__Stored records__

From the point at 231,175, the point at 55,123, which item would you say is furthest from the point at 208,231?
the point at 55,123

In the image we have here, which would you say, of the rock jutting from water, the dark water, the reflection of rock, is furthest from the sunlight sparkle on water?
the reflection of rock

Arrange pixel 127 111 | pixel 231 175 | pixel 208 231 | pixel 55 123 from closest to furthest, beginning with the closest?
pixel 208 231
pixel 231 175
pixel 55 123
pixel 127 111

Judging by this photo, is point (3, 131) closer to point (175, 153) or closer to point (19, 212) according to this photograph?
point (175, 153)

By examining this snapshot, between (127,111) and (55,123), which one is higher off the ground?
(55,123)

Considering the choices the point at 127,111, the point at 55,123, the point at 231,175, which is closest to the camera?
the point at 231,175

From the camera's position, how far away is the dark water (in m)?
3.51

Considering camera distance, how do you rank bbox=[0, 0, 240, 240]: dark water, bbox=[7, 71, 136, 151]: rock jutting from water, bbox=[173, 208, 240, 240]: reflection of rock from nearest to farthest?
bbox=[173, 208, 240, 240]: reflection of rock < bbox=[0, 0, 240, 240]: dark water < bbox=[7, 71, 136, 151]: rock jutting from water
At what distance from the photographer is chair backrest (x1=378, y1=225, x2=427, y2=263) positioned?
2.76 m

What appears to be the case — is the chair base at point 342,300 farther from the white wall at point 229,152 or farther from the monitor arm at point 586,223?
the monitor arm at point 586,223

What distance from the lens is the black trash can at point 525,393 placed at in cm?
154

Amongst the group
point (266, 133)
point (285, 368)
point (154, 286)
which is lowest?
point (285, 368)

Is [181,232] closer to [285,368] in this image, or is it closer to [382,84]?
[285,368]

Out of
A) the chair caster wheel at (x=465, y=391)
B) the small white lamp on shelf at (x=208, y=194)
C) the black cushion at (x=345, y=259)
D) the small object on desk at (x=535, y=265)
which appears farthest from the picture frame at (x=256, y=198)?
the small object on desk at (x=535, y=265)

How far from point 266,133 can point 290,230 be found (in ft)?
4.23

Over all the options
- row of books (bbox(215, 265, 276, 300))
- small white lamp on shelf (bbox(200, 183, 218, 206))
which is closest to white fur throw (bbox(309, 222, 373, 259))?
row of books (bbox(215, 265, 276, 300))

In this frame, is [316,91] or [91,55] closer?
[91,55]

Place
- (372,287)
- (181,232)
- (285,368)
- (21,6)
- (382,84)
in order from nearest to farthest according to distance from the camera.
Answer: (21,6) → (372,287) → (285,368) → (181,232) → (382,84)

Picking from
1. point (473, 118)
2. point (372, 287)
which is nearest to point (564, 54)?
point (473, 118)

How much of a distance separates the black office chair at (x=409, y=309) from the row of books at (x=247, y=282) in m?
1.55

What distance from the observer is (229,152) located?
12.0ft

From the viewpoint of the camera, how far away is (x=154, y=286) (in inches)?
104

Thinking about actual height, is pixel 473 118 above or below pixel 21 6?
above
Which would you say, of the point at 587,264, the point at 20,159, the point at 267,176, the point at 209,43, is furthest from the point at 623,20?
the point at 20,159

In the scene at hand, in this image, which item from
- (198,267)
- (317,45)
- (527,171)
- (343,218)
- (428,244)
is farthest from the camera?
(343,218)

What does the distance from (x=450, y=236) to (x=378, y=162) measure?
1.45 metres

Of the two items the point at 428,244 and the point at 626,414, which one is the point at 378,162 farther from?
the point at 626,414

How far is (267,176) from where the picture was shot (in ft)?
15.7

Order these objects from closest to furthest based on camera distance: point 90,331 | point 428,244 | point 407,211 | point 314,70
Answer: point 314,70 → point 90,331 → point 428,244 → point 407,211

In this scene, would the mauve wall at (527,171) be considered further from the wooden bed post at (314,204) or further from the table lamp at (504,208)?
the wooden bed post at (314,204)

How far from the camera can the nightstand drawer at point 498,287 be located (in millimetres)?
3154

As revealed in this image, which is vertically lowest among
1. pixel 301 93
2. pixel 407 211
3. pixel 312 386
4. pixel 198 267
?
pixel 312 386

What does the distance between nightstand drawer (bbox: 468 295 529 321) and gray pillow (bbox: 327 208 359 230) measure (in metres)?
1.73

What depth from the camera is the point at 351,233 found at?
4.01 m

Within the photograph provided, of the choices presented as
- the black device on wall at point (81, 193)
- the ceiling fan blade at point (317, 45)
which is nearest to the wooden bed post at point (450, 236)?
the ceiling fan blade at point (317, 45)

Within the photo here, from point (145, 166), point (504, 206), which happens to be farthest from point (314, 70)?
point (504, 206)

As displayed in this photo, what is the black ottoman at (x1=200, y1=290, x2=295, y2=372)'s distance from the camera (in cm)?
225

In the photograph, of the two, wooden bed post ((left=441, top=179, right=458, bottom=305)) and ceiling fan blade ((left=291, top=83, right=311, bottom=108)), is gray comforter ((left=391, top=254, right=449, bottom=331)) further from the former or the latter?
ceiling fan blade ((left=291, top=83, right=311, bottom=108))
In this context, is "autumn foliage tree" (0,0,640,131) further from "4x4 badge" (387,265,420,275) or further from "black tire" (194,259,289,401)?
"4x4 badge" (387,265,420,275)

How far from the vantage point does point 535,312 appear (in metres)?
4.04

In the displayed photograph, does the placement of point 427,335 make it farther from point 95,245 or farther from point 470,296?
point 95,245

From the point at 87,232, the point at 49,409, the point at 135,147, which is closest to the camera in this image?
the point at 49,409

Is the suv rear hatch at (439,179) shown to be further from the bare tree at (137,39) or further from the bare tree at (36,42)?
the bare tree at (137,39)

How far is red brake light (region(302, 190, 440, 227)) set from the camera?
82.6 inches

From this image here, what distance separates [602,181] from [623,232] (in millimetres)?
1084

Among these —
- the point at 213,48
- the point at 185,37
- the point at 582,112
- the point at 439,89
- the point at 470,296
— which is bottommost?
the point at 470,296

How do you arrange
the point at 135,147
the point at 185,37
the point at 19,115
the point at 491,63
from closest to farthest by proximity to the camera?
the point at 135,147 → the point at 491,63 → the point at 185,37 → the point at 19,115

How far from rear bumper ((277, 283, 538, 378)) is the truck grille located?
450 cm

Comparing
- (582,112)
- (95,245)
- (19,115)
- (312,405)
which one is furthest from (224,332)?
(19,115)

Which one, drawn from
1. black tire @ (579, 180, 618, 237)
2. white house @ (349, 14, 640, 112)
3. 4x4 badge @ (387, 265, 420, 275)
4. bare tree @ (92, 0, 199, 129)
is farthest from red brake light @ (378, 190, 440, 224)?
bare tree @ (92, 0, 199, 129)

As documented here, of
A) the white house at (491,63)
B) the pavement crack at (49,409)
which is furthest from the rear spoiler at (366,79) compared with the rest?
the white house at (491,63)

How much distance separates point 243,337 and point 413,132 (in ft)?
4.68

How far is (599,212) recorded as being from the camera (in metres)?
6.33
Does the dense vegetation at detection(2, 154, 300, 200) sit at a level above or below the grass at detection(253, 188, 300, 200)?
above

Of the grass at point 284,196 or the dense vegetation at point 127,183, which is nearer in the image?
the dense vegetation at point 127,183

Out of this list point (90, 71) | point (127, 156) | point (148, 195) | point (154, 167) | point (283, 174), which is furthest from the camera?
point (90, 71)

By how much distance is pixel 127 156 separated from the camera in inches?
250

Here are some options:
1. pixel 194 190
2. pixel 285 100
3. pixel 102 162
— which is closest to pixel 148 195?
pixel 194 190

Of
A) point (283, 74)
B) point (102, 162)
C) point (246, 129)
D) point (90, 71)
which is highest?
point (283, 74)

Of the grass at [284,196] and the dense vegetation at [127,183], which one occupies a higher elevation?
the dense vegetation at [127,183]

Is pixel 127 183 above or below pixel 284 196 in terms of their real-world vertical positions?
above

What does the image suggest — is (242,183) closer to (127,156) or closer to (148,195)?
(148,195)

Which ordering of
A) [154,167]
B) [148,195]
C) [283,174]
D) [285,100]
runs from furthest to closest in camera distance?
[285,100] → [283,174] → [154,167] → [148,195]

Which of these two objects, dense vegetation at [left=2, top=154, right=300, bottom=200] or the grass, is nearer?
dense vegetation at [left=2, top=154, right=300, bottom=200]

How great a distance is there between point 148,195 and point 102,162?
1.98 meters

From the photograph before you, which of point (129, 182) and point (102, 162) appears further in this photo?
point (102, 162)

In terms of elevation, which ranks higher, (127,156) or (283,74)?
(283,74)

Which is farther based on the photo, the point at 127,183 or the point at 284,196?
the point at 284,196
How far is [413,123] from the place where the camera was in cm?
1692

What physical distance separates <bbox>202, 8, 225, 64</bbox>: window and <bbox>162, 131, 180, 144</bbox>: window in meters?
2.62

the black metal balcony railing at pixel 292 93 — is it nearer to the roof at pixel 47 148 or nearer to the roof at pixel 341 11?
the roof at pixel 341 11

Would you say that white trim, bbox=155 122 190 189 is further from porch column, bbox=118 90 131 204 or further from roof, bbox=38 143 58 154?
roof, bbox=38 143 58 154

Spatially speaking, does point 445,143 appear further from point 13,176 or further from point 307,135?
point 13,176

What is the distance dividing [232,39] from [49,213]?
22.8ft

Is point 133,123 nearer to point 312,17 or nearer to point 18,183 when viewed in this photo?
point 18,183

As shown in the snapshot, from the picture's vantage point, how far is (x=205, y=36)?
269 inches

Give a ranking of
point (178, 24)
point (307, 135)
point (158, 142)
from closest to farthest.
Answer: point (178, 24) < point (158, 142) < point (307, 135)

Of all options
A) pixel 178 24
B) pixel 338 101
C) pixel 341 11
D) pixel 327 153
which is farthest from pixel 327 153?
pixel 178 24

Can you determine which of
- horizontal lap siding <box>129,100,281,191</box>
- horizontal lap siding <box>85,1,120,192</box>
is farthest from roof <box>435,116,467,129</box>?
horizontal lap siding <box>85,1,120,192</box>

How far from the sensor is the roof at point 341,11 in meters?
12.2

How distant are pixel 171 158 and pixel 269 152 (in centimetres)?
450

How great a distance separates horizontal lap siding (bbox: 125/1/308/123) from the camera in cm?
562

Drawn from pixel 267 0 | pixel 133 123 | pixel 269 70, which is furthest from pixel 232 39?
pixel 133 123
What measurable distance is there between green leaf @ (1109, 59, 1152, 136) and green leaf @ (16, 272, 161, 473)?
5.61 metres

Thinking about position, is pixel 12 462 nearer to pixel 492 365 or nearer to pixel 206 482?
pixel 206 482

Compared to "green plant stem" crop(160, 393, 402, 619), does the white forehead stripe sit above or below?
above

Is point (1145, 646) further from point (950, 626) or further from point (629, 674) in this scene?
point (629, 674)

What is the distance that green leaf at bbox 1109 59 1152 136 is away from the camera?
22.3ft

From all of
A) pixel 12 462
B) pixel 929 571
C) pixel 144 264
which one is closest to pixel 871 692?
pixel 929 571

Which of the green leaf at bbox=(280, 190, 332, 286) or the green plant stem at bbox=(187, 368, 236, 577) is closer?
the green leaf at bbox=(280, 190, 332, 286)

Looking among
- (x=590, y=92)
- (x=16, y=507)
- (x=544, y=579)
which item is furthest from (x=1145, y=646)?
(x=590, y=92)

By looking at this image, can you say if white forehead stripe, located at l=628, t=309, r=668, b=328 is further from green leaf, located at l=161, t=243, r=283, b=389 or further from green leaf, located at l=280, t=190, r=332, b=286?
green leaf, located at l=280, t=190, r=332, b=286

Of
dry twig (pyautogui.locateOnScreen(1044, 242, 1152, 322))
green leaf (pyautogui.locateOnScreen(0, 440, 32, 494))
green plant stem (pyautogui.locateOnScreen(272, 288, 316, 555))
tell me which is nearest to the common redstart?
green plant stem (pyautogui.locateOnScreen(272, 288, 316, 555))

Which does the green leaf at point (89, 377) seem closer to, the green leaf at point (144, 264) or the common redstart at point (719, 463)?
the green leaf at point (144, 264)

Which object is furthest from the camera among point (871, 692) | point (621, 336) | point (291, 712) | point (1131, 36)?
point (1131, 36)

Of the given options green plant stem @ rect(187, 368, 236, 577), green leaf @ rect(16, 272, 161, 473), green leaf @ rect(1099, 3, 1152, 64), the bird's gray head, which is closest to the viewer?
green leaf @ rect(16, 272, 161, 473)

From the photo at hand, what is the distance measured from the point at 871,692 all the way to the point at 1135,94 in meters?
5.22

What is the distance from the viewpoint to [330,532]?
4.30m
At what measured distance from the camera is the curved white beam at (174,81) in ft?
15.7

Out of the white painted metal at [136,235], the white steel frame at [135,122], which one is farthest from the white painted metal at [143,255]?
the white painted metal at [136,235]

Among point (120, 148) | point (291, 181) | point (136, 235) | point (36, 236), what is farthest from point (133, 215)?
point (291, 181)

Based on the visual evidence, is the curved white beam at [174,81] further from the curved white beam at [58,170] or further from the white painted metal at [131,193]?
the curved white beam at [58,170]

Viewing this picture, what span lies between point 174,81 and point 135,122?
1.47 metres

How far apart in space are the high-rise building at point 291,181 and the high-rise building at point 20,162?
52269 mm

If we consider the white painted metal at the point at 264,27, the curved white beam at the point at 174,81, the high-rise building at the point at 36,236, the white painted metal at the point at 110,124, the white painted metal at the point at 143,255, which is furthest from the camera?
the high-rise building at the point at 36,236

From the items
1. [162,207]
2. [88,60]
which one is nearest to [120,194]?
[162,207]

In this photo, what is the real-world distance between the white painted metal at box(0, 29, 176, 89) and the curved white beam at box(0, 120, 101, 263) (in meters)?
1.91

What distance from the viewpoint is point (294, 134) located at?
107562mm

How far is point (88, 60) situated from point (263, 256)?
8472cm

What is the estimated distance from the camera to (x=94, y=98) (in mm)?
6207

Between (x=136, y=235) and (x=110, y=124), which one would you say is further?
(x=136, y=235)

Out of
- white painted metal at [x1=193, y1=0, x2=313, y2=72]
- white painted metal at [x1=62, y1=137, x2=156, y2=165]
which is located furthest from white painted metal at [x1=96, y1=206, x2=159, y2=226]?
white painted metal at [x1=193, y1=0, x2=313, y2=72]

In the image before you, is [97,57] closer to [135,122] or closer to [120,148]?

__Goal of the exercise__
Copy the data word for word, starting with the line that contains "Between (x=136, y=235)" and going on through the end of the data.

__Answer in full__
Between (x=136, y=235) and (x=110, y=124), which one would you say is further?
(x=136, y=235)

Out of
- white painted metal at [x1=193, y1=0, x2=313, y2=72]
- white painted metal at [x1=62, y1=137, x2=156, y2=165]
which is located furthest from white painted metal at [x1=96, y1=206, x2=159, y2=226]?
white painted metal at [x1=193, y1=0, x2=313, y2=72]

In the image before you, is [97,57] closer to [135,122] or closer to [120,148]?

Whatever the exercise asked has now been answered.